Task objective >> Keep only the lines from the start of the data through the line containing "Young present vote fraction: 0%.", and output them exactly.

Items listed in a dataset
══════
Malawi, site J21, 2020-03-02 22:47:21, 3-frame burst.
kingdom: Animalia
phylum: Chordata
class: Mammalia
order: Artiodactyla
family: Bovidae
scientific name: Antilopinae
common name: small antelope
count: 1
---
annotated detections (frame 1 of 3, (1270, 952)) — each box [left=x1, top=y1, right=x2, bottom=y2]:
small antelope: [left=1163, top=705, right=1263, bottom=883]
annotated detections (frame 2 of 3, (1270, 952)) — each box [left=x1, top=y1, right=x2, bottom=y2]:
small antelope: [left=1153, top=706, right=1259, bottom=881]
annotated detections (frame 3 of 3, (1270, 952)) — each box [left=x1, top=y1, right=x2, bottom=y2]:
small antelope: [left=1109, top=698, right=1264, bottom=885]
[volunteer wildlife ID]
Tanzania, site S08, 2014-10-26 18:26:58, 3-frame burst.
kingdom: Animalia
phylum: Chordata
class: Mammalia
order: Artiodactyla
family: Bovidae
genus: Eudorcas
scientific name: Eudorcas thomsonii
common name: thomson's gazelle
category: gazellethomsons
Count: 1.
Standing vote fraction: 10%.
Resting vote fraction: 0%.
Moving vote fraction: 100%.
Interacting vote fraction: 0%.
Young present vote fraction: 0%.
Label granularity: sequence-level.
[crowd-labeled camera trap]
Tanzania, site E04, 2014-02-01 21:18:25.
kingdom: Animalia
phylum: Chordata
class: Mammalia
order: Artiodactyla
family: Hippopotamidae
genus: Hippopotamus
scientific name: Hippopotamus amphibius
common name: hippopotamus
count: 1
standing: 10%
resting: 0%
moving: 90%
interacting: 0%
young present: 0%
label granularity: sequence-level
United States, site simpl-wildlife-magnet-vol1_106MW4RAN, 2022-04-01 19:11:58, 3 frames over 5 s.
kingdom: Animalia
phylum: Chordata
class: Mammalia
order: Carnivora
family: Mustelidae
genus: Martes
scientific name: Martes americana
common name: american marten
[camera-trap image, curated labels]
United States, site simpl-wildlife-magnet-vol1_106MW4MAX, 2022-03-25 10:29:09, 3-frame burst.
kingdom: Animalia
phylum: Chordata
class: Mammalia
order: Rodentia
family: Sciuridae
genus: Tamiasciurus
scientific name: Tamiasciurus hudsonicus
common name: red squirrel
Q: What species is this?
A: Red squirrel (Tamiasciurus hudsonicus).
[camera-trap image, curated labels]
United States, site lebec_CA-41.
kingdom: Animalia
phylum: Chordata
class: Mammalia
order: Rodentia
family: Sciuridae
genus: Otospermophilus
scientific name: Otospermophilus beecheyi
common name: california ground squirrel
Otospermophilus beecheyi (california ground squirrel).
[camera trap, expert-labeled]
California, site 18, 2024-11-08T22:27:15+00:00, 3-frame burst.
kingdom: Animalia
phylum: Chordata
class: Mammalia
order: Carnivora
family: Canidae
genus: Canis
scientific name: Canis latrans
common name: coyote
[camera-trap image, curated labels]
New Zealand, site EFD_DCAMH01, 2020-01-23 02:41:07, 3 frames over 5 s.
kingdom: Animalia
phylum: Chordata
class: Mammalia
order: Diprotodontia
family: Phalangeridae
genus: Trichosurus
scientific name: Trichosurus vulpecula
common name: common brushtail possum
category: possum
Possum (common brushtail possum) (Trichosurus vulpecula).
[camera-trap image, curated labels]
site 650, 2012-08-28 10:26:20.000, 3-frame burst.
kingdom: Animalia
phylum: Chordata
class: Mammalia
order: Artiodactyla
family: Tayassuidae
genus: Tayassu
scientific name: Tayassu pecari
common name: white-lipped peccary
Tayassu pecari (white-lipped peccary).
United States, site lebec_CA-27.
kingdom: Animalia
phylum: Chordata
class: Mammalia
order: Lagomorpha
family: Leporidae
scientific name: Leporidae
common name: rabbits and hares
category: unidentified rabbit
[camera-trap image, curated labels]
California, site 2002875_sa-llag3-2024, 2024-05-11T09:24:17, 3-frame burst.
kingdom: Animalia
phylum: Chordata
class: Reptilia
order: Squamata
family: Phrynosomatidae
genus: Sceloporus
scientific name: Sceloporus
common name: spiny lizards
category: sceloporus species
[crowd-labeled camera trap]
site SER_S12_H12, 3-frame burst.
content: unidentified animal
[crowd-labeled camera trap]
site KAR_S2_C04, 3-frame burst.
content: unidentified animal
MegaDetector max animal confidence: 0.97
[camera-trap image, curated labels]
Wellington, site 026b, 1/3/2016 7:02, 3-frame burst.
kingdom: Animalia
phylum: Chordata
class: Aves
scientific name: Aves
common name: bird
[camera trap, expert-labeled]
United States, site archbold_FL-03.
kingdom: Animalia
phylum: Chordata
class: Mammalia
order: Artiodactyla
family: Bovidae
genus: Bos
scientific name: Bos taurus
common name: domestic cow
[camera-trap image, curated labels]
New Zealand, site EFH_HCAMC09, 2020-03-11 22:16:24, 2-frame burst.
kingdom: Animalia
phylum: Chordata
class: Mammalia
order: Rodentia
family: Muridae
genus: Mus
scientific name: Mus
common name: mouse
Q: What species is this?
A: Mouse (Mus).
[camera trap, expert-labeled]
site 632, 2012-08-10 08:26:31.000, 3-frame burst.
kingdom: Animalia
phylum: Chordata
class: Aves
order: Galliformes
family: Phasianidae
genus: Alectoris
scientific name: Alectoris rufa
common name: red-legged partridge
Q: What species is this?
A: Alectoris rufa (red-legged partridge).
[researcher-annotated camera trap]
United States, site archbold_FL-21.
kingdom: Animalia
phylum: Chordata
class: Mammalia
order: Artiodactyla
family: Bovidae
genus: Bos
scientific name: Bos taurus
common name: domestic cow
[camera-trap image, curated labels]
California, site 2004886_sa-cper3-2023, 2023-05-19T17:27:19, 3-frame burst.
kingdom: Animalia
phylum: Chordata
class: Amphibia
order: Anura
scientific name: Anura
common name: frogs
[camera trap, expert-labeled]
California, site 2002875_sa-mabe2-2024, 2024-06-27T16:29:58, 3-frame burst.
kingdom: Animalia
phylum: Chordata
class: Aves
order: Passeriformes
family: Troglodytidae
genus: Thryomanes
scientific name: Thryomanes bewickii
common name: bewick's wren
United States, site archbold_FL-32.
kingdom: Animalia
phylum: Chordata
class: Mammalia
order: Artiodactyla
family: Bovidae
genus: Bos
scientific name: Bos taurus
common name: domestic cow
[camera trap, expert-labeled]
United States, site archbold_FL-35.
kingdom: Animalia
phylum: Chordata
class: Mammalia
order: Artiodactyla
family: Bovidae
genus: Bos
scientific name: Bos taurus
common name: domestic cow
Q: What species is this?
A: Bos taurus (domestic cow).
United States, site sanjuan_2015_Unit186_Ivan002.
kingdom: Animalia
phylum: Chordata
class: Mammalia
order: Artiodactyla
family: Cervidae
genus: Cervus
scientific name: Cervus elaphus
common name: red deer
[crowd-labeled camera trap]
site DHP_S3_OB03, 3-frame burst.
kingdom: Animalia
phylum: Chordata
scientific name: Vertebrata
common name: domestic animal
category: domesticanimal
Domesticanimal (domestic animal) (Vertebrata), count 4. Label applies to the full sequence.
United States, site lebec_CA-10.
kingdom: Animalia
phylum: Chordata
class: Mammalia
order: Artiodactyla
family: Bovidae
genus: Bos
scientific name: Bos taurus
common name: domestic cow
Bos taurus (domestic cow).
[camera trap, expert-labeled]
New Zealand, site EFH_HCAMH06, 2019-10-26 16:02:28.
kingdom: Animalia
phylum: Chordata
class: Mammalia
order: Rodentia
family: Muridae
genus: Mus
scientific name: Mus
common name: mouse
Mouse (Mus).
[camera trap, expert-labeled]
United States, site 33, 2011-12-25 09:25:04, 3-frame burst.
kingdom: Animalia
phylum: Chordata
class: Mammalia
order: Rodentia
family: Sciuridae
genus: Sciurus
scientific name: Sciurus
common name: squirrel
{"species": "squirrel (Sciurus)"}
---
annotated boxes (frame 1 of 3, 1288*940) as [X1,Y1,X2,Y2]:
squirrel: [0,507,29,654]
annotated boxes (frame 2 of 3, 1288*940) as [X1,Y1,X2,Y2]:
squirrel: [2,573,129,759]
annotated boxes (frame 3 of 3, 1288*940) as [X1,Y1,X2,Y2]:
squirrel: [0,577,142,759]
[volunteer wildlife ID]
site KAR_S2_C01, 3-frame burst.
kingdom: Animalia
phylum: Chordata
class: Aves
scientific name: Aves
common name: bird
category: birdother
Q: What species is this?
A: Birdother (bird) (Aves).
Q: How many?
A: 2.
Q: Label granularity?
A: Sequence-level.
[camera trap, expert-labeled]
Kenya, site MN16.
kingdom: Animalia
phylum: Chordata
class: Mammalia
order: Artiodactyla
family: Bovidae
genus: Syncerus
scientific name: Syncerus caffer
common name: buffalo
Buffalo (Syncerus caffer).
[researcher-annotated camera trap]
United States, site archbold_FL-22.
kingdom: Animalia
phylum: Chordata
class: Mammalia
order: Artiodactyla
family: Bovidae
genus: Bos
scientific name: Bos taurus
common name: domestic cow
══════
Written reply >>
Malawi, site J21, 2020-03-02 22:47:21, 3-frame burst.
kingdom: Animalia
phylum: Chordata
class: Mammalia
order: Artiodactyla
family: Bovidae
scientific name: Antilopinae
common name: small antelope
count: 1
---
annotated detections (frame 1 of 3, (1270, 952)) — each box [left=x1, top=y1, right=x2, bottom=y2]:
small antelope: [left=1163, top=705, right=1263, bottom=883]
annotated detections (frame 2 of 3, (1270, 952)) — each box [left=x1, top=y1, right=x2, bottom=y2]:
small antelope: [left=1153, top=706, right=1259, bottom=881]
annotated detections (frame 3 of 3, (1270, 952)) — each box [left=x1, top=y1, right=x2, bottom=y2]:
small antelope: [left=1109, top=698, right=1264, bottom=885]
[volunteer wildlife ID]
Tanzania, site S08, 2014-10-26 18:26:58, 3-frame burst.
kingdom: Animalia
phylum: Chordata
class: Mammalia
order: Artiodactyla
family: Bovidae
genus: Eudorcas
scientific name: Eudorcas thomsonii
common name: thomson's gazelle
category: gazellethomsons
Count: 1.
Standing vote fraction: 10%.
Resting vote fraction: 0%.
Moving vote fraction: 100%.
Interacting vote fraction: 0%.
Young present vote fraction: 0%.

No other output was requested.